A General Bayesian Framework to Account for Foreground Map Errors in Global 21-cm Experiments
In our latest paper, A General Bayesian Framework to Account for Foreground Map Errors in Global 21-cm Experiments, we introduce a robust statistical framework to tackle one of the most significant obstacles in modern cosmology: the overwhelming glare of galactic foregrounds obscuring the faint signal from the early Universe. The quest to detect the sky-averaged 21-cm signal from Cosmic Dawn and the Epoch of Reionization is a data analysis challenge of epic proportions. This signal holds the key to understanding the formation of the first stars and galaxies, but it is buried beneath astrophysical foregrounds that are two to five orders of magnitude brighter.
The critical difficulty lies in separating this faint cosmological whisper from the foreground shout. The tantalizing, but fiercely debated, detection reported by the EDGES collaboration (Bowman et al., 2018) has intensified the community’s focus on meticulously characterizing and mitigating all possible systematic errors. Our work, led by [Michael Pagano], confronts a crucial and previously under-addressed systematic: the inherent errors within the foreground sky maps themselves, which are foundational to any forward-modelling analysis.
A More Flexible Foregrounds Model
Existing low-frequency radio sky maps, while invaluable, contain uncertainties from their own measurement and calibration processes. These can manifest as an overall offset in brightness or complex, spatially-varying temperature perturbations relative to the true sky. If unaccounted for, these errors can propagate through the analysis pipeline and masquerade as a cosmological signal, leading to a biased or false detection.
Building on the physically-motivated Bayesian pipeline developed for the Radio Experiment for the Analysis of Cosmic Hydrogen (REACH) (Anstey et al., 2021), our new framework enhances the foreground model with the flexibility to self-correct for these map deficiencies. We achieve this by:
- Partitioning the Sky: The foreground base map is divided into a number of regions,
N_a
. - Introducing Amplitude Scale Factors: For each region, we introduce a multiplicative scaling parameter,
a_i
, which adjusts the brightness of our model sky. - Fitting a Monopole Offset: We include a global offset term,
γ_offset
, to account for any overall zero-level error in the map.

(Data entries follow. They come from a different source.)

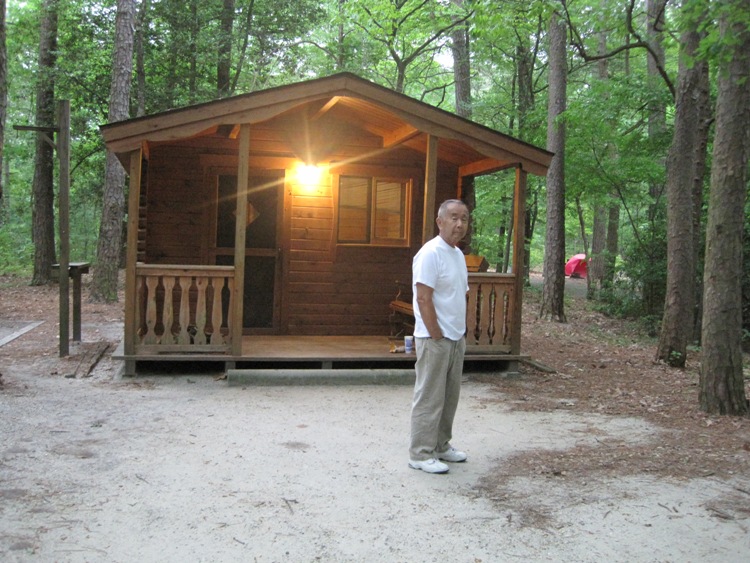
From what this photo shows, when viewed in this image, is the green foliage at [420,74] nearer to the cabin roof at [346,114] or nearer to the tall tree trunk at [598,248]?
the tall tree trunk at [598,248]

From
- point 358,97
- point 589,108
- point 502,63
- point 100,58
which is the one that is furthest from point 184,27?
point 358,97

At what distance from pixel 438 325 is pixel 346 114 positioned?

Principled Model Selection with Bayesian Evidence
A key feature of our approach is determining the appropriate model complexity directly from the data. Adding too few parameters might fail to capture the true errors, while adding too many can lead to overfitting. We navigate this trade-off using Bayesian model selection, a cornerstone of our group’s philosophy. By computing the Bayesian evidence for models with varying numbers of spectral regions (N_β
) and amplitude scale factors (N_a
), we can identify the simplest model that provides the best description of the data. This computationally intensive task is made feasible by the powerful nested sampling algorithm PolyChord, developed in-house by Will Handley.
Our simulations show that this framework is highly effective. We find that in the presence of realistic foreground map errors, models without our scaling factors consistently fail to recover the true 21-cm signal. Furthermore, we demonstrate that amplitude errors and spectral complexities are distinct challenges; simply increasing the number of spectral regions cannot compensate for spatial errors in the base map, and vice-versa. Our joint-fitting approach robustly disentangles these effects.
This work, a collaboration involving [Dominic Anstey], Will Handley, and Eloy de Lera Acedo, provides a vital tool for the global 21-cm community. By enabling a higher-fidelity foreground mitigation, this framework represents a significant step towards a robust and definitive detection of the signal from our cosmic dawn.